━━━ MATERIAL FOR THE TASK ━━━
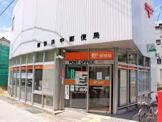御影浜中郵便局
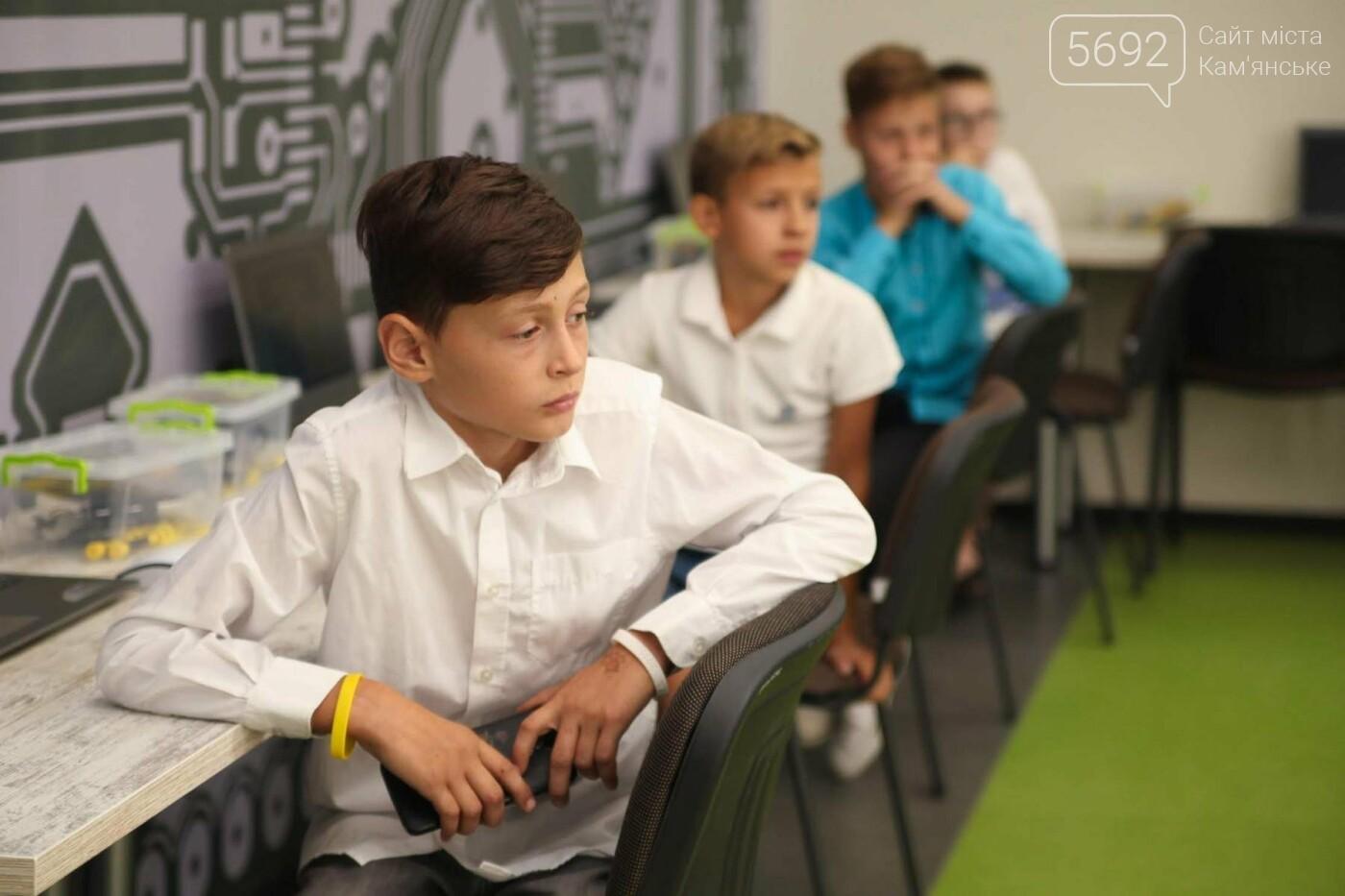 В Каменском открыли бесплатную Школу Робототехники, фото-10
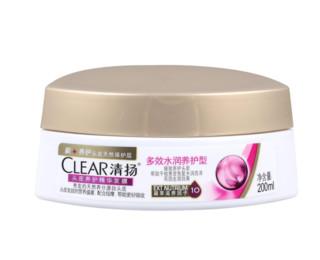 CLEAR 清扬 女士头皮养护精华发膜 200ml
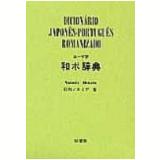 Dicionário Japonês-Português Romanizado - Noemia Hinota, Shigueru Sakane
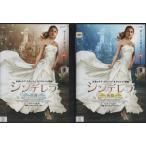 シンデレラ 前篇 /後編 1〜2 (全2枚)(全巻セットDVD)|中古DVD
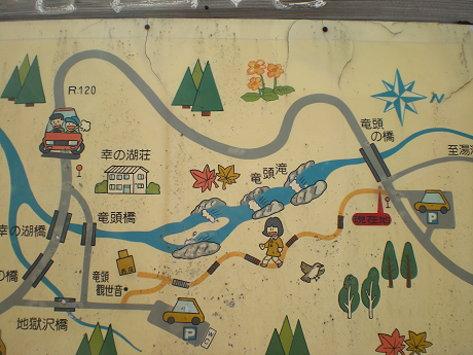 龍頭瀑布步道圖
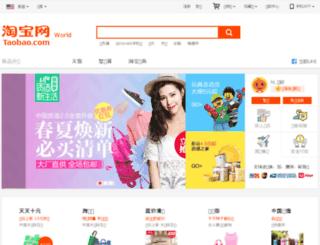 bbs.koubei.com screenshot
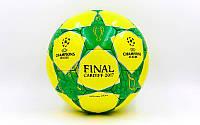 Мяч футбольный №5 Champions League 6445: PU, сшит вручную, фото 1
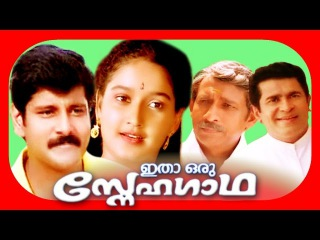 Itha Oru Snehagatha | Vikram & Laila | Malayalam Hit Full Movie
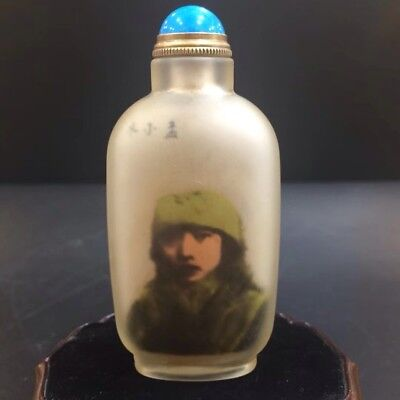 Chinese Antique coloured glaze Inner painting Meng Xiaodong snuff bottle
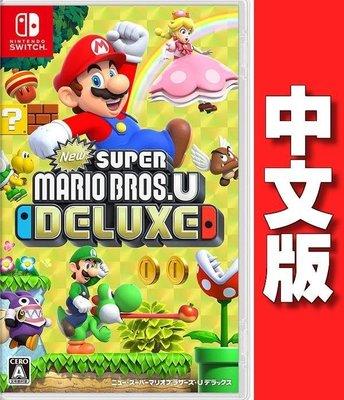 【NS】New 超級瑪利歐兄弟 U 豪華版《中文版》全新 NS Switch 原版片 中文版 超級瑪利歐兄弟 超級瑪莉歐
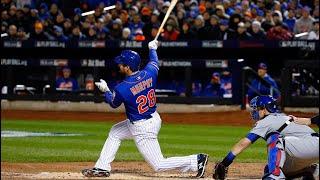 MLB | New York Mets Greatest Postseason Home Runs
━━━
TASK GOAL
Restate each record from above word for word, excluding any picture it holds.

TASK ANSWER
御影浜中郵便局
 В Каменском открыли бесплатную Школу Робототехники, фото-10
 CLEAR 清扬 女士头皮养护精华发膜 200ml
 Dicionário Japonês-Português Romanizado - Noemia Hinota, Shigueru Sakane
 シンデレラ 前篇 /後編 1〜2 (全2枚)(全巻セットDVD)|中古DVD
 龍頭瀑布步道圖
 bbs.koubei.com screenshot
 Мяч футбольный №5 Champions League 6445: PU, сшит вручную, фото 1
 Itha Oru Snehagatha | Vikram & Laila | Malayalam Hit Full Movie
 Chinese Antique coloured glaze Inner painting Meng Xiaodong snuff bottle
 【NS】New 超級瑪利歐兄弟 U 豪華版《中文版》全新 NS Switch 原版片 中文版 超級瑪利歐兄弟 超級瑪莉歐
 MLB | New York Mets Greatest Postseason Home Runs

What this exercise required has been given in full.